-- DATA FOR ANALYSIS follows --
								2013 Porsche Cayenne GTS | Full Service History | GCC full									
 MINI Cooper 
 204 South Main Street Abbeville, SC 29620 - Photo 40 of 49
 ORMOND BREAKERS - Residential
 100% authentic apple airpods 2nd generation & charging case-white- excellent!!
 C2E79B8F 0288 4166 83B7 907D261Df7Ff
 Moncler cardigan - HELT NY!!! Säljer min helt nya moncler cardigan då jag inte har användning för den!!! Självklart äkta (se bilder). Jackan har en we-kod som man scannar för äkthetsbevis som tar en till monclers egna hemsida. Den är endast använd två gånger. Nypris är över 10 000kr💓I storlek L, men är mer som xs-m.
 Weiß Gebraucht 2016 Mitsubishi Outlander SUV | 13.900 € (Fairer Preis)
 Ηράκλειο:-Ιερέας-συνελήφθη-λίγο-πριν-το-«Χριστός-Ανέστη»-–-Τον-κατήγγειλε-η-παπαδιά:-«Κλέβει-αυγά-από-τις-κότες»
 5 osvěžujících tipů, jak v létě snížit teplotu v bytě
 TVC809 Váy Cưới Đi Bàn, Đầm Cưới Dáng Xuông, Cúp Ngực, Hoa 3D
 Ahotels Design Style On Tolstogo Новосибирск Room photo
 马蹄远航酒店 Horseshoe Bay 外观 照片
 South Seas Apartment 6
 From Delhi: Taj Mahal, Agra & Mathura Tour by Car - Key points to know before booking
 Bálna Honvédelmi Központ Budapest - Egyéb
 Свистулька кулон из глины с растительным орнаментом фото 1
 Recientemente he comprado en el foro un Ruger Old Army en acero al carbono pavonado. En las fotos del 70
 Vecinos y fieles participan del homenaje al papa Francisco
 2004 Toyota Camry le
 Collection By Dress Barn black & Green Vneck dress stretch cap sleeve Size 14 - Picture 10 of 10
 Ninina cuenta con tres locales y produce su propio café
-- DATA FOR ANALYSIS concluded --
Output the whole listing exactly.

(RESPONSE AREA):
								2013 Porsche Cayenne GTS | Full Service History | GCC full									
 MINI Cooper 
 204 South Main Street Abbeville, SC 29620 - Photo 40 of 49
 ORMOND BREAKERS - Residential
 100% authentic apple airpods 2nd generation & charging case-white- excellent!!
 C2E79B8F 0288 4166 83B7 907D261Df7Ff
 Moncler cardigan - HELT NY!!! Säljer min helt nya moncler cardigan då jag inte har användning för den!!! Självklart äkta (se bilder). Jackan har en we-kod som man scannar för äkthetsbevis som tar en till monclers egna hemsida. Den är endast använd två gånger. Nypris är över 10 000kr💓I storlek L, men är mer som xs-m.
 Weiß Gebraucht 2016 Mitsubishi Outlander SUV | 13.900 € (Fairer Preis)
 Ηράκλειο:-Ιερέας-συνελήφθη-λίγο-πριν-το-«Χριστός-Ανέστη»-–-Τον-κατήγγειλε-η-παπαδιά:-«Κλέβει-αυγά-από-τις-κότες»
 5 osvěžujících tipů, jak v létě snížit teplotu v bytě
 TVC809 Váy Cưới Đi Bàn, Đầm Cưới Dáng Xuông, Cúp Ngực, Hoa 3D
 Ahotels Design Style On Tolstogo Новосибирск Room photo
 马蹄远航酒店 Horseshoe Bay 外观 照片
 South Seas Apartment 6
 From Delhi: Taj Mahal, Agra & Mathura Tour by Car - Key points to know before booking
 Bálna Honvédelmi Központ Budapest - Egyéb
 Свистулька кулон из глины с растительным орнаментом фото 1
 Recientemente he comprado en el foro un Ruger Old Army en acero al carbono pavonado. En las fotos del 70
 Vecinos y fieles participan del homenaje al papa Francisco
 2004 Toyota Camry le
 Collection By Dress Barn black & Green Vneck dress stretch cap sleeve Size 14 - Picture 10 of 10
 Ninina cuenta con tres locales y produce su propio café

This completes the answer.